Tuesday, 24 January 2012

Lisbon - Day 2. Morning

Marques de Pombal Monument

Avenida Liberdade
Avenida Liberdade

On the next day in Lisbon we had few "tasks" to fulfill. I love to travel, I love to see a lot of new places and when I say task I don't just think about mere sight-seeing and numbering the places I visited, I actually mean enjoy them. I wish I could see all my everyday obligations with the eyes of a traveler. The hotel was located at the top of the Avenida Liberdade. Avenida Liberdade is Lisbon's Champs-Élysées. This boulevard is the main avenue of the city. It runs 1.6km from Marques de Pombal Square (Marquis of Pombal was the prime minister responsible for the rebuilding of Lisbon following the Great Earthquake in 1755. The monument shows him standing on a column with his hand on a lion, as a symbol of power, and his eyes are directed to the downtown area that he rebuilt) to Restauradores Square and it's more than 90m wide. It's an elegant and beautiful promenade with fountains, cafes, hotels and shops, but what attracts the most of your attention is the decoration on its floor.
In the avenue you can also find the Monument to the Heroes of the Great War, a tribute to the 50,000 Portuguese soldiers who fought in World War I.

Restauradores Square

When we reached the Restauradores Square, a huge space appeared before us. There you can see a monument that commemorates the country's liberation from Spanish rule, that lasted for 60 years, in the 1640.
A beautifully arranged floor that looks like a chain reveals itself in front of you.
Rossio Square

Walking along we arrived to Rossio Square. The tiles there look like a rough sea and they are handwork. I'm really amazed by some people's love, patience and dedication to make something as beautiful and complex as these tiles.




Rossio train station
On this square you can find a railway station Rossio, a building that looks more like a museum building then like a train station. Wonderful! We stayed there enough to admire the beauty of the place and then moved on to the Santa Justa elevator.
Santa Justa elevator
Santa Justa is one of the city's best-loved landmarks and also known as the "Elevator of Carmo", this extraordinary structure was built at the turn of the century by the Portugal-born French architect Raoul de Mesnier du Ponsard a student of Gustave Eiffel, explaining the structure's similarities to Paris' Eiffel Tower, to connect downtown to Bairro Alto, the lowest and highest points of the city. At the top there is a plateau with a small cafe.

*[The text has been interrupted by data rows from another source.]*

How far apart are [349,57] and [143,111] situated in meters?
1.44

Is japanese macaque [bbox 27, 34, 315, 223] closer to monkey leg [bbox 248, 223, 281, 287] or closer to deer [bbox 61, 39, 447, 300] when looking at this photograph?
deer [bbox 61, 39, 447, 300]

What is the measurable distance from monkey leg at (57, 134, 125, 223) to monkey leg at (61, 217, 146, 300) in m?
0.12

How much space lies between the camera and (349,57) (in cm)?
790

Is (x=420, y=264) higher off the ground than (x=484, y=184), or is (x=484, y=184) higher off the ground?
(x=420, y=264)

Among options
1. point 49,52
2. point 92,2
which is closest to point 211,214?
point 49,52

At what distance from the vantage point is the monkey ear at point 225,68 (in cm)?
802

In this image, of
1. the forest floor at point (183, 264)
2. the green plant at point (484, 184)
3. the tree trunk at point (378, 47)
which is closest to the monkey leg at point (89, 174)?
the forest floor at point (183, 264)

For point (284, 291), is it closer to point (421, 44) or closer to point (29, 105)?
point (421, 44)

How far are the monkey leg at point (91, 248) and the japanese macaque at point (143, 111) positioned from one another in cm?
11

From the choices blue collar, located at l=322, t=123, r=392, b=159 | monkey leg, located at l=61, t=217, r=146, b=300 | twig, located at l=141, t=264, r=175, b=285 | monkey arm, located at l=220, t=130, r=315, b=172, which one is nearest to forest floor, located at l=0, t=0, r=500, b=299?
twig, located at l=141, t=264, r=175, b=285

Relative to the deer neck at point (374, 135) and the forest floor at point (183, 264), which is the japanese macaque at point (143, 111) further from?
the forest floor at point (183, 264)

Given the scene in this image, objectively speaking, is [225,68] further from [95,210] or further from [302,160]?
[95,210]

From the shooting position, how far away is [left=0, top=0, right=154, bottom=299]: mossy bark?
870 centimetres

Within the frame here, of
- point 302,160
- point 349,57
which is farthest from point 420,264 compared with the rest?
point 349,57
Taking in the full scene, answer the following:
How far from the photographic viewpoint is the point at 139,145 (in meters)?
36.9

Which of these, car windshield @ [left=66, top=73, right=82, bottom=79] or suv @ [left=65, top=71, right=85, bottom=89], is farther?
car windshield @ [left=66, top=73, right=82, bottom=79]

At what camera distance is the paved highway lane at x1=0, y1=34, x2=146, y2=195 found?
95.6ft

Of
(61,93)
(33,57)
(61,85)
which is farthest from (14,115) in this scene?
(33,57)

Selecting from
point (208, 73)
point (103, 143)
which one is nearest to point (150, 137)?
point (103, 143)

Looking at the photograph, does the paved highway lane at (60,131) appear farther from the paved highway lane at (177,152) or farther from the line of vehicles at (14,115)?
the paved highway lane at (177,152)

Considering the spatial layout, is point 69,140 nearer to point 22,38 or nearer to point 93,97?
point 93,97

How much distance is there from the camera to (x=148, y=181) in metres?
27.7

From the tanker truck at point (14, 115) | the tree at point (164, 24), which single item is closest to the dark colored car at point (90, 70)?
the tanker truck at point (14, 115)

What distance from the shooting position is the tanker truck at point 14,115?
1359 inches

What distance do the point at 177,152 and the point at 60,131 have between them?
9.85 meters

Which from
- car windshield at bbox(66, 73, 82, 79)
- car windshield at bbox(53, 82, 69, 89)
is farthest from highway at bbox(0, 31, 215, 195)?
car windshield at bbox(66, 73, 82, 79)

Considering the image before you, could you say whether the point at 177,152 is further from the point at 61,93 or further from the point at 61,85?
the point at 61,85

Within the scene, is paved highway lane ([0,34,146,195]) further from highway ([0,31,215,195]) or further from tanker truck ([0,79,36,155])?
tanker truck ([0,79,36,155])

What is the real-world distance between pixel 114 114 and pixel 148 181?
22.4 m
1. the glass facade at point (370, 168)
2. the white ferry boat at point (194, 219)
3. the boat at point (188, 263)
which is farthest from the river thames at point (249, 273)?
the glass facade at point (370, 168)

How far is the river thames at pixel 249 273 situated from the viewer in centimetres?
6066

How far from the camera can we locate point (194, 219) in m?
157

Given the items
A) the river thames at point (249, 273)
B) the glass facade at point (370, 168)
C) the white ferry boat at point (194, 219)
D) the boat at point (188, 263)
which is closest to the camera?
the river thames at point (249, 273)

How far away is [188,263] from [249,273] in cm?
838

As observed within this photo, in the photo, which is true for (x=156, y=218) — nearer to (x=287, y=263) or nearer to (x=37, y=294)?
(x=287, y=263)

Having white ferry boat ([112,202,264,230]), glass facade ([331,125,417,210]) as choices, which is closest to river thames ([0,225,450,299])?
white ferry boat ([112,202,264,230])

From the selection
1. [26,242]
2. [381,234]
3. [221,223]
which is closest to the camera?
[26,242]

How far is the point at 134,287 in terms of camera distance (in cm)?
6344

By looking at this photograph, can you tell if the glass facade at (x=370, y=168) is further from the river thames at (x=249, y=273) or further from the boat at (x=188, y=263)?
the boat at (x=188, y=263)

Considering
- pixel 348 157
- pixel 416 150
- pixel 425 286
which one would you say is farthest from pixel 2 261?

Praca Comersio and river Tagus


The view from the plateau stretches around the city center, on one side, a square Comersio and the river Tagus, on the other side overlooking the Rossio Square and opposite the elevator view at one of the seven hills of Lisbon and Sao George Castle. But that's another story.
We walked a lot so we were pretty tired, and it was a lunch time.